**Problems to work on**
• A. In the passage on historic preservation and public housing, rewrite the portion starting at "View of buildings" and ending at "by Atlas Environmental.", substituting "mental health facility" for every "psychiatric hospital".
• B. Using the passage on historic preservation and public housing, answer these questions:
(i) In what year was the Afro-American newspaper founded?
(ii) How many units did the Poindexter Village buildings contain in total?
(iii) In what year was the former St. Andrew's Church constructed?
• C. List every prominent former resident of Poindexter Village that the passage on historic preservation and public housing names.

**Passage shown**
━━━━━━━━━━━━━━━━
Historic Preservation and Public Housing

HDC’s initial involvement with public housing started in 1993, when a Black developer asked us to prepare HABS documentation of the 7 buildings that housed the offices and printing presses of the Afro-American newspaper in Baltimore, Maryland, from 1911 to 1993. The developer planned to demolish the buildings, all constructed before 1850, and construct low-income housing. The newspaper was founded in 1892 by John H. Murphy, a formerly enslaved man, and when he passed away in 1922 it was the largest Black newspaper company in the country with 138 employees and a circulation of 14,000. In the 1930s, the company acquired the largest printing press ever used by a Black newspaper and by 1943, the company had expanded into all 7 buildings and had a running circulation of 225,000 per week. The Afro-American continues to thrive today as Afro News The Black Media Authority.

     
Historic photographs of the Afro-American newspaper building exterior (left) and printing press (right).

In 2012, HDC was asked to coordinate the historic preservation issues surrounding a proposal by the Columbus Metropolitan Housing Authority (CMHA) to demolish Poindexter Village, a 27-acrea site containing 35 brick masonry rowhouses constructed 1939-1940, one of the first public housing projects in the state. The complex was named after the Rev. James M. Poindexter, the pastor of Second Baptist Church from 1862 to 1898 and one of the city’s first black leaders. Prominent former residents of Poindexter Village include artist Aminah Robinson; Dr. Earl Sherard, a member of the Tuskegee Airmen during World War II and former chief of pediatric neurology at Nationwide Children’s Hospital; and Edward “Skip” Young, who played basketball for the Boston Celtics. The buildings contained a total of 426 units in 8 floor plan layouts (Types A through H) ranging from studio apartments to two-story townhomes. The buildings were constructed over unventilated crawl spaces, which created structural problems that became too expensive to repair. Today, only two buildings remain that the Ohio History Connection is working to convert into a museum.

View of buildings containing Type B Units fronting a common green. Photo by Jeff Bates.

In the summer of 2023 HDC joined a team formed by Atlas Environmental and Infrastructure as the historic preservation consultant for projects involving public housing. Atlas was awarded one of the contracts and HDC was tasked with preparing the Section 106 summary report for a proposed senior housing project in Dayton. Three vacant buildings would be impacted by the new building: the former St. Andrew’s Church, (constructed in 1923) and two single-family homes (constructed in 1907) that were later connected and used as a psychiatric hospital.

     
View of the two 1907 homes that became a psychiatric hospital in the 1940s: the north house at left and the south house at right. Photos by Atlas Environmental.
━━━━━━━━━━━━━━━━
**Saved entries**

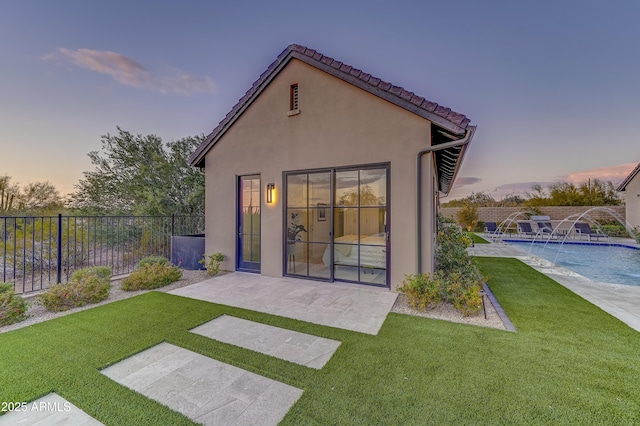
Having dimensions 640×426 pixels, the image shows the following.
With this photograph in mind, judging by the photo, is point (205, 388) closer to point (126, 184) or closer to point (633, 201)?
point (126, 184)

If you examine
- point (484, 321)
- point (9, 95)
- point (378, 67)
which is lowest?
point (484, 321)

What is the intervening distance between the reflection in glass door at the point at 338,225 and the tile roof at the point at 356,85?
4.99ft

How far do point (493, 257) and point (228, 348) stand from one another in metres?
11.8

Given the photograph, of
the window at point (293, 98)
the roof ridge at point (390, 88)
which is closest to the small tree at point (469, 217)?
the roof ridge at point (390, 88)

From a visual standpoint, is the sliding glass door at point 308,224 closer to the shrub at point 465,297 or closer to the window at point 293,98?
the window at point 293,98

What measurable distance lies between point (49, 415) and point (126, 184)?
14.6m

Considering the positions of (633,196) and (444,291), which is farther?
(633,196)

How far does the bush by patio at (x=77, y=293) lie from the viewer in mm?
4891

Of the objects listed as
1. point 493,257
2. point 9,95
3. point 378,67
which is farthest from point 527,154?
point 9,95

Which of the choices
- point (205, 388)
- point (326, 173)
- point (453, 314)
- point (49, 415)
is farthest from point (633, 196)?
point (49, 415)

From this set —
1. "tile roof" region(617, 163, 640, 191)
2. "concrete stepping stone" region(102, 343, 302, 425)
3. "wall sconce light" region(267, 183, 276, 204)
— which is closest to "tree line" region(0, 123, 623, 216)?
"wall sconce light" region(267, 183, 276, 204)

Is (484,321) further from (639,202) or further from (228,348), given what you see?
(639,202)

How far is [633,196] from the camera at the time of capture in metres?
18.4

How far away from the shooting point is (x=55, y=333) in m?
3.95
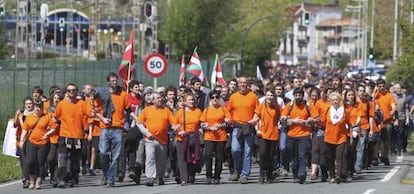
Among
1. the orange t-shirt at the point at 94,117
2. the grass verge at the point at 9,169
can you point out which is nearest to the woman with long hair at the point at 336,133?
the orange t-shirt at the point at 94,117

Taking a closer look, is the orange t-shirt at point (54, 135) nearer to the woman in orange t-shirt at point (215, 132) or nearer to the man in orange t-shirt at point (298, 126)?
the woman in orange t-shirt at point (215, 132)

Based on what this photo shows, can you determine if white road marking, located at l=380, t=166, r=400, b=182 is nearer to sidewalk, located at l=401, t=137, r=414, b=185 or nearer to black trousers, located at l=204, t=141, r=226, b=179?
sidewalk, located at l=401, t=137, r=414, b=185

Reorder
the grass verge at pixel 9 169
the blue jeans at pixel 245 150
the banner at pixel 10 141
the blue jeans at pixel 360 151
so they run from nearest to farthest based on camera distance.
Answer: the blue jeans at pixel 245 150 < the banner at pixel 10 141 < the grass verge at pixel 9 169 < the blue jeans at pixel 360 151

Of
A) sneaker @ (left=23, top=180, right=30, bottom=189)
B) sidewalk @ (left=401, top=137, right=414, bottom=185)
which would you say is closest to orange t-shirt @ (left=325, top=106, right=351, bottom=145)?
sidewalk @ (left=401, top=137, right=414, bottom=185)

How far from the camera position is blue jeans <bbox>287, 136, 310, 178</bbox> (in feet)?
69.8

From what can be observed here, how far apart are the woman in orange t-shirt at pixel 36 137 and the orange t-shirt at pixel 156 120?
5.21ft

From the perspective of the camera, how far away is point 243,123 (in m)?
21.5

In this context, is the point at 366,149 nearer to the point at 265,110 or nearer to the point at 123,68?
the point at 265,110

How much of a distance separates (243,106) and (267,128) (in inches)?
23.7

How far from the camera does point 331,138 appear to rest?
838 inches

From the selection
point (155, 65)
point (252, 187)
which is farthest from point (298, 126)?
point (155, 65)

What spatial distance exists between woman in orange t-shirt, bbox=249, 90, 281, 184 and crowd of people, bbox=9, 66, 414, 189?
2cm

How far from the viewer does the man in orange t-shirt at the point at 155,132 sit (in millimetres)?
20766

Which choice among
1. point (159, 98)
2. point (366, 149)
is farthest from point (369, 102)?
point (159, 98)
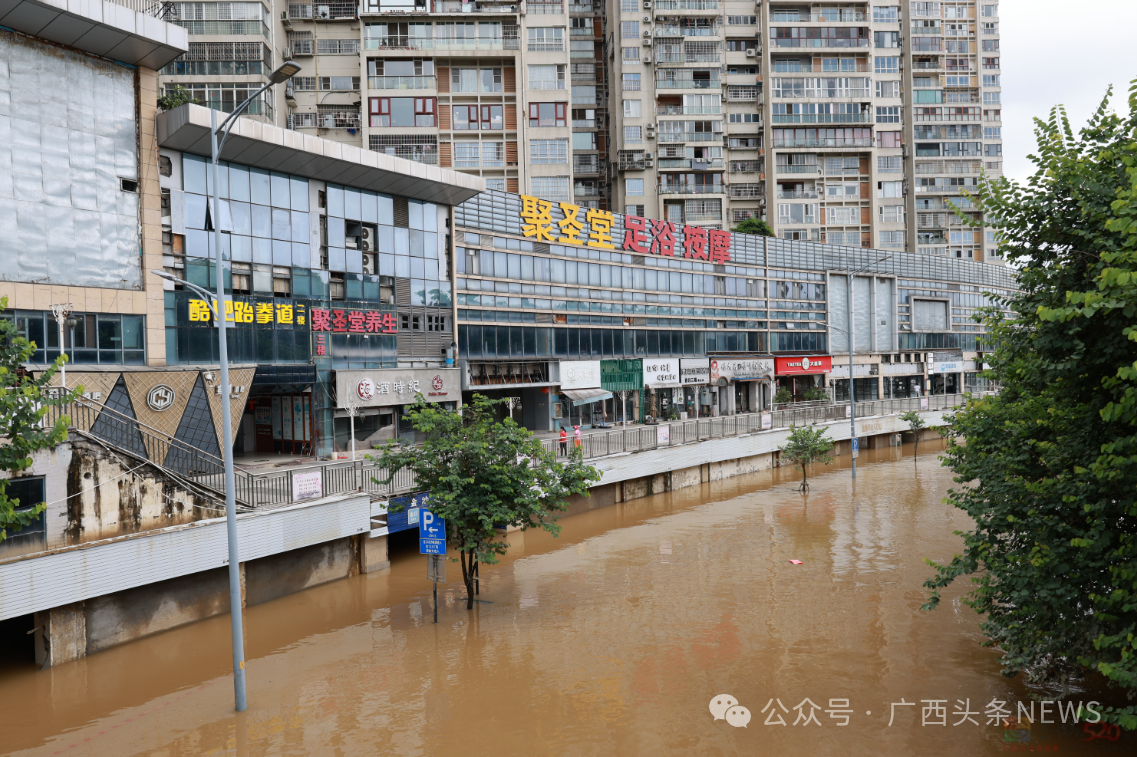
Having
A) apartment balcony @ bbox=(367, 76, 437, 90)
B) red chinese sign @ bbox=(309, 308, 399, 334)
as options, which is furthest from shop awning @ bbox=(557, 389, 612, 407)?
apartment balcony @ bbox=(367, 76, 437, 90)

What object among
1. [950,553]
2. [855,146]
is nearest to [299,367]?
[950,553]

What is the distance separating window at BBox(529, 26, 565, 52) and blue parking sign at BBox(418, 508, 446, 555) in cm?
4694

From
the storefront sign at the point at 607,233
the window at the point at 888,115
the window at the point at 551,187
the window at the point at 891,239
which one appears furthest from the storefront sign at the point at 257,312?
the window at the point at 888,115

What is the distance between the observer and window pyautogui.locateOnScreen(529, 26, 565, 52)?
183ft

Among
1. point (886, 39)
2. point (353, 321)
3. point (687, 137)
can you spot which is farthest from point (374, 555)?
point (886, 39)

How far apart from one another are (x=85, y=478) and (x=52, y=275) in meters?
8.93

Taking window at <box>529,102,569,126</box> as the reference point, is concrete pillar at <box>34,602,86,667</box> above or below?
below

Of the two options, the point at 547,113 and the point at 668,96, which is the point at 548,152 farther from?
the point at 668,96

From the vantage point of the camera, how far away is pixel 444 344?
116 ft

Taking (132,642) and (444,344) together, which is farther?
(444,344)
━━━━━━━━━━━━━━━━
**Set of answers**
• A.
View of buildings containing Type B Units fronting a common green. Photo by Jeff Bates.

In the summer of 2023 HDC joined a team formed by Atlas Environmental and Infrastructure as the historic preservation consultant for projects involving public housing. Atlas was awarded one of the contracts and HDC was tasked with preparing the Section 106 summary report for a proposed senior housing project in Dayton. Three vacant buildings would be impacted by the new building: the former St. Andrew’s Church, (constructed in 1923) and two single-family homes (constructed in 1907) that were later connected and used as a mental health facility.

     
View of the two 1907 homes that became a mental health facility in the 1940s: the north house at left and the south house at right. Photos by Atlas Environmental.

• B.
(i) 1892
(ii) 426
(iii) 1923

• C.
Aminah Robinson
Dr. Earl Sherard
Edward "Skip" Young